Text excerpt:

┄┄┄┄┄┄

Dedication of the Walls

   Nehemiah devotes much of chapter twelve to describing the ceremonies for dedicating the walls; his discipline begins with verse twenty-seven: "And at the dedication of the wall of Jerusalem they sought the Levites out of all their places, to bring them to Jerusalem, to keep the dedication with gladness, both with thanksgivings, and with singing, with cymbals, psalteries, and with harps." Esoterically, the walls represent an aura of protection built by man, while the gates are centers of force in the aura. Through development of these centers one learns to contact spiritual planes. The gates also represent Degrees of Initiation in various Mystery Schools frequently spoken of throughout these pages.

   The paths traversed by the occultist and the mystic are closely depicted in Nehemiah's. account of the dedicatory ceremonies

   The stairs of the city of David refer to the way of the heart that leads to the Illumination of the Water Gate, eastward. Nehemiah names himself among the other company, the occultists who follow the path of knowledge and works from beyond the tower of furnaces. The mystic travels toward the Water Gate while the occultist travels toward the Tower of Fire. The two companies, the two lines of spiritual development, stand still in the Prison Gate. The body is ever the prison house of the spirit until the grand achievement related in Revelation is realized by an incarnating ego. There, as in the ceremonies of dedicating the walls, the two paths meet and blend their forces in the Great Liberation.

   Both companies pass around the newly built walls and by the recently repaired gates, each with its great lock and key (each Degree of Initiation has a golden key and an iron bar. One-half of the divided company went out by the pool of Gihon in the west, and then toward the north where they could overlook the tents of the Samaritans. This is the occult path. The other half traversed the south side of the Valley of Hinnom and toward the front of the Temple. This is the mystic path.

   After completing their journey, the two companies met on the ramparts of the Temple opposite the Mount of Olives (the high and sacred area of Initiation). Here all were united: governor, priests, princes and people. "Also that day they offered great sacrifices, and rejoiced: for God had made them rejoice with great joy ... so that the joy of Jerusalem was heard afar off. (Nehemiah 12:43)

   "And all Israel in the days of Zerubbabel, and in the days of Nehemiah, gave the portions of the singers and the porters, every day his portion: and they sanctified holy things unto the Levites; and the Levites sanctified them unto the children of Aaron." (Nehemiah 12:47)

   The porters of the Temple Service are analogous to the Tylers of the, Masonic Lodge.

   It will by now have become very plain to the reader how, in laying out the Holy City, and in rebuilding the walls and the Temple, every effort was made, as in the original Temple, to reveal the correspondences between the starry hosts and man. We cannot emphasize too strongly that correlations are found in the Bible, however strange this may seem to the orthodox who have failed to consider the astrological beliefs of the Hebrews and are therefore unable to recognize their influence upon the Bible record. We must repeat that the reason the esotericist is able to derive such hidden meanings from the Old Testament documents is that they were written into them by Seers and Initiates with clear intent and forethought, and therefore anyone having the key can unlock the treasure chest and avail himself of the divine treasures.

┄┄┄┄┄┄

Source excerpt:
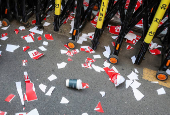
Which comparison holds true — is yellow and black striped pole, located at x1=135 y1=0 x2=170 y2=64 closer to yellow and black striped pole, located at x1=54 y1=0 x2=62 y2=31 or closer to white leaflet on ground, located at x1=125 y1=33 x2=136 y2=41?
white leaflet on ground, located at x1=125 y1=33 x2=136 y2=41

┄┄┄┄┄┄

What is asked:
Extend the commentary above on the dedication of the walls of Jerusalem, beginning with the sentence that would follow its final paragraph.

Answer to this problem:
   Thus, in the restoration of the Second Temple, that of Zerubbabel, the ideal of King Solomon was consummated; not, however, in a manner wholly consonant with the original. There were significant changes, including subordination of the local priesthoods, the Levites, to the Aaronite priesthood at Jerusalem. This was Ezekiel's plan, though it was first inaugurated by King Josiah at the time Deuteronomy was discovered. Jerusalem became the religious and political capital of the land.

   While Deuteronomy gave supreme political control to the king, Ezekiel reduced the king to a figurehead, giving all real power into the hands of the priesthood. Zechariah believed that priest and king should be equal in the House of the Lord — he compares them to two olive trees — but the ecclesiastical party won out. The real ruler of the nation was the high priest, and Palestine became a church-state. Death of the high priest, not of the king, marked the conclusion of a national era. The former was annointed with oil, was clad in the white garments of royalty, and wore the royal insignia. He received all dues formerly belonging to the king. The Sanhedrin of New Testament times had its origin in this ecclesiastical government.

   Though following Ezekiel's plan, Ezra and Nehemiah also brought about changes, some in the nature of religious reforms and others of political import — as in the question of relative powers delegated to king and priest. One religious reform was restoring strict observance of the Sabbath. Tyrian and Hebrew traders were accustomed to engage in merchandising on the Sabbath as on any other day, and to this Nehemiah objected. Also, offerings to the Temple had been so neglected the Levites were forced to leave Jerusalem and return to their local shrines. As a result of Nehemiah's reforms they were once more recalled to service in the Jerusalem Temple: "They sought the Levites out of all their places, to bring them to Jerusalem, to keep the dedication with gladness."

   Yet these innovations are important only in the light of the Ideal which animated the new state: preparation for the Messiah who should be Priest-King after the Order of Melchizedek to all the world. That Ezra's work was misunderstood and allowed to degenerate into narrow nationalism is one of the tragedies of history. Despite this partial failure, however, the Great Work was accomplished, for the Messiah did come.